• Supplied passage:
★ ★ ★ ★
Systematic Theology – Covenant
Is There A Covenant Of Works
Professor: Dr. R.J. Rushdoony
Subject: Systematic Theology
Lesson: 02-22
Genre: Speech
Track: 1 of 22
Dictation Name: 02 Is There A Covenant Of Works
Location/Venue:
Year:
Our subject in this session is: Is There A Covenant of Works. I’d like to read the first five verses of Leviticus 18.
“And the Lord spake unto Moses, saying,
2 Speak unto the children of Israel, and say unto them, I am the Lord your God.
3 After the doings of the land of Egypt, wherein ye dwelt, shall ye not do: and after the doings of the land of Canaan, whither I bring you, shall ye not do: neither shall ye walk in their ordinances.
4 Ye shall do my judgments, and keep mine ordinances, to walk therein: I am the Lord your God.
5 Ye shall therefore keep my statutes, and my judgments: which if a man do, he shall live in them: I am the Lord.”
The Westminster Confession is one of the great documents of the Christian faith but at one point it has rightly been criticized over the years. It’s a strange fact however that point at which reformed theologians so criticize the Westminster Confession seems to be the point that sticks in the mind of so many peoples. We seem to have a propensity for error rather than truth. This problem in the Westminster Confession is it’s concept of a covenant of works. The key references to this covenant of works is chapter seven of the confession and I will read the relevant sections, sections two and three.
“The first covenant made with man was a covenant of works, wherein life was promised to Adam, and in him to his posterity, upon condition of perfect and personal obedience.
III. Man by his fall having made himself incapable of life by that covenant, the Lord was pleased to make a second, commonly called the covenant of grace: wherein he freely offered unto sinners life and salvation by Jesus Christ, requiring of them faith in him, that they may be saved, and promising to give unto all those that are ordained unto life, his Holy Spirit, to make them willing and able to believe.”
Then in section one, of chapter nineteen ‘Of the Law of God’ the confession says:
“God gave to Adam a law, as a covenant of works, by which he bound him and all his posterity to personal, entire, exact, and perpetual obedience; promised life upon the fulfilling, and threatened death upon the breach of it; and endued him with power and ability to keep it.”
Then from the larger catechism, section thirty:
“Does God leave all mankind to perish in the estate of sin and misery?
★ ★ ★ ★
(Stored data entries)
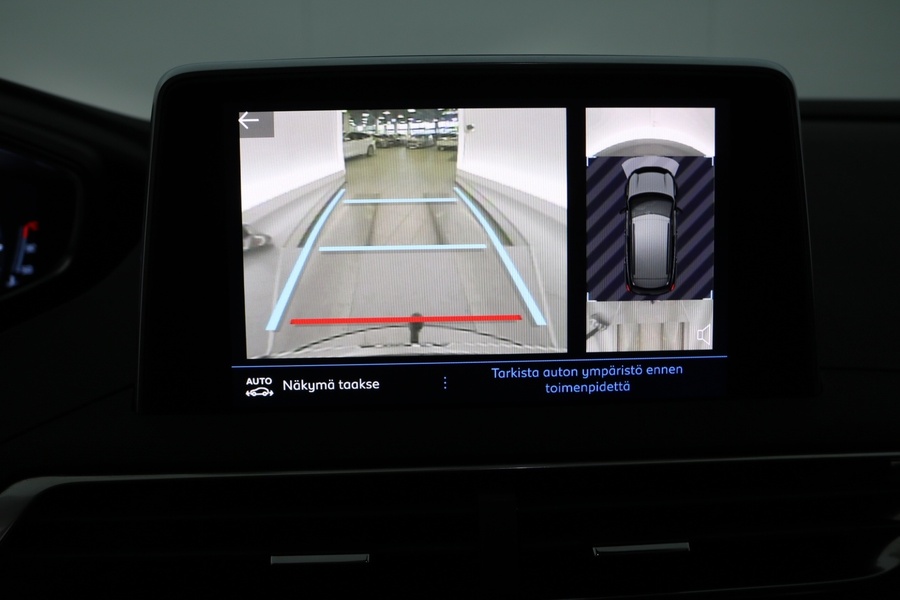 Peugeot 3008 vaihtoauto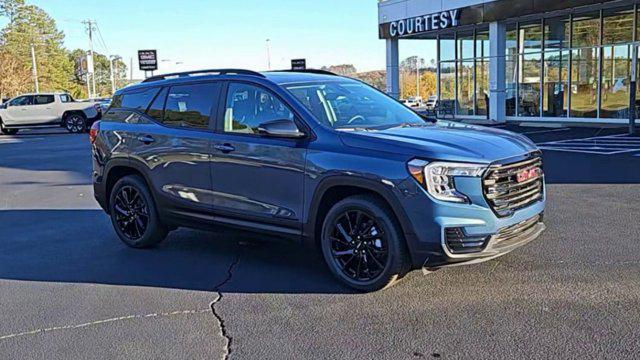 new 2024 GMC Terrain car, priced at $29,006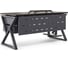 Стол компьютерный Kobor KW-120/70 graphite/charlston 251446 2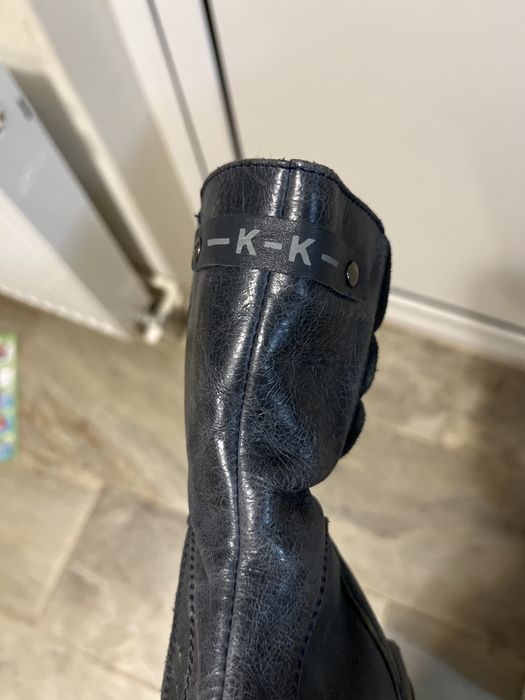 Ботуши на колев и колев - 30номер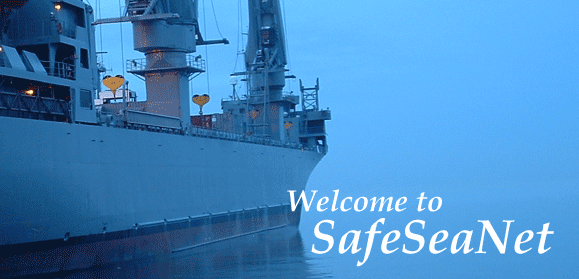 Welcome to SafeSeaNet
★ ★ ★ ★
Pick up the lecture transcript on whether there is a covenant of works where it stops, and go on with the text from that point.

God does not leave all men to perish in the estate of sin and misery, into which they fell by the breach of the first covenant, commonly called the covenant of works; but of his mere love and mercy delivers his elect out of it, and brings them into an estate of salvation by the second covenant, commonly called the covenant of grace.”
Now it’s this idea of a covenant of works that is the problem in the confession and of course this doctrine has led to dispensationalism and a great many other problems. It is a deadly error to believe that any covenant that God makes with man can be anything other than a covenant of grace. Precisely because He is God the only kind of covenant He can enter into with man involves free grace on His part. It is at the same time a covenant of law but every covenant is a law relationship. The question is: is it given by grace or is it a contractual relationship between two equals which would make it a covenant of works? Well the answer is obvious, it is not a mutual covenant, man did nothing to enter into it, man did not even exist until God created him. A mutually made covenant, a covenant of works can be dissolved under certain conditions. Marriage can be absolved by divorce but this is not true of God’s covenant. It is not a condition of works. The works do not make the covenant but works are required by the covenant, that’s the difference. God’s grace requires the response of faith, obedience, love, works and more. The covenant of two parties, the first type of covenant is not an act of grace.
In other words when a woman gets married it’s not an act of grace on her husband’s part nor is it an act of grace on her part to say you’re a poor worthless creature but out of grace I will enter into marriage with you [laughter]. Now, a covenant of grace is also one that involves predestination because there’s a sovereign act by a sovereign God. To make a covenant of works is to say that man enters into that covenant voluntarily, that what he does earns certain things for him, and that benefits accrue to him as a result of his efforts. A covenant of works leads to a works doctrine of salvation. Now the key text that the Westminster divines used, about the only one they could find that they felt might lead to this doctrine, was Galatians 3:12 and Galatians 3:12 reads:
“And the law is not of faith: but, The man that doeth them shall live in them.”
Paul is quoting Leviticus 18:15, the verse we read: [I think he meant Leviticus 18:5]
“Ye shall therefore keep my statutes, and my judgments: which if a man do, he shall live in them: I am the Lord.”
There’s a difference here. God here is talking to a people who already in a covenant. And He’s telling them if you are faithful to the covenant you shall live in terms of the blessings that the covenant gives to people. Thus there is a difference. Moreover in the covenant of God there are blessings and curses not works and pay. There is a difference between a blessing and a pay. The confession says that man by his fall having made himself incapable of life by that covenant, the Lord gave him a second covenant, a covenant of grace.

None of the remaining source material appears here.